Wow. There are people Bob Novak considers to be religious fanatics. I thought he was a member of Opus Dei?

What could he have possibly been thinking? He thinks there are (unenforcable) rules that tell people how they can vote?

Like the whole "war on Christianity" thing this boils down to people's inflated egos, surely? They assume that a law which is created to control the government is aimed at them personally.

By Alex Whiteside (not verified) on 15 Aug 2006 #permalink

Novak couldn't care less about the Constitution, or the rights it enshrines. Every article by him that I've ever read has the same single concern: how best to bash non-right-wingers under the circumstances of the day. That's all he cares about, all he's paid for, and the only reason he's taken seriously as a commentator.

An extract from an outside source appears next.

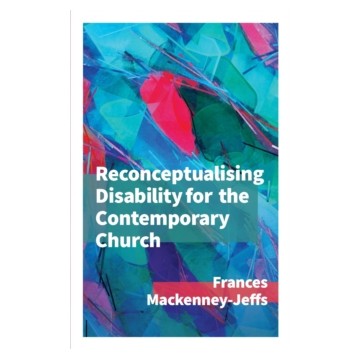 RECONCEPTUALISING DISABILITY FOR THE CONTEMPORARY CHURCH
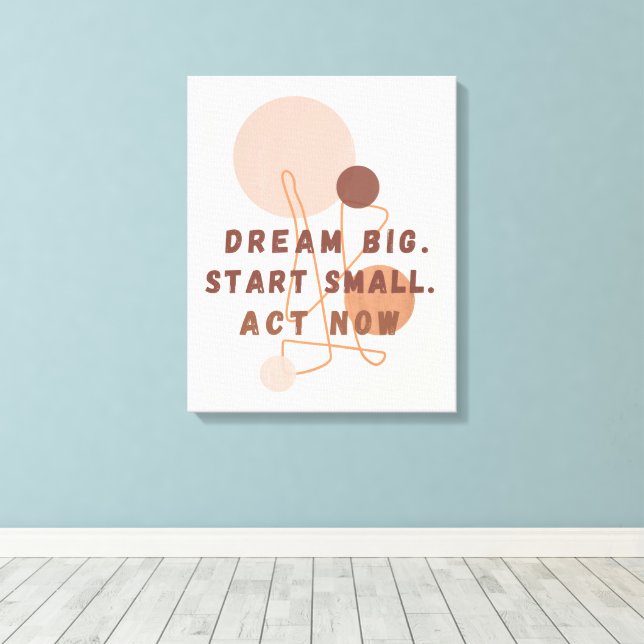 Dream Big Start Small Act Now Motivational Wall Ar Canvas Print (Insitu(Wood Floor))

Raging Bee, that's the reason a lot of people don't take him seriously as a columnist.

Novak has never been confused with a constitutional scholar, but this is beyond stupid. Perhaps Bob should advise Romney to take these "prominent, respectable Evangelical Christians" to court! I smell constitutional crisis.

I don't think Novak is writing so literally. I think the blogger is being very picky, and not analyzing the article carefully enough. Novak is criticizing the internal political apparatus of the Republican party, which has evolved historically peculiar religious barriers to candidancy. This criticism by Novak falls in line with similar criticisms being made lately by other republicans about the influence on protestant evangelical religion in the party's affairs (for example, http://www.pbs.org/newshour/bb/politics/july-dec06/faith_10-05.html )

He may be using unconstitutional as a metaphor for unamerican, or anti-constitutional, saying that people within the republican party who are making an issue of the candidate's religion are not heeding the ideas behind the constitution. I don't think he is trying to make a legal argument that the candidate's constitutional rights are being violated, or that people, or political parties, can't (as opposed to shouldn't) consider a candidate's religion affiliation in casting their vote for him.

Novak really isn't stupid. It's fair to argue about the words he's using being equivocal, but I wouldn't try to go further in that. He's only a columnist. He doesn't have an infinite amount of space to convey his meaning, so maybe he relies on too much metaphor. But I get a completely different meaning from his words than this blogger.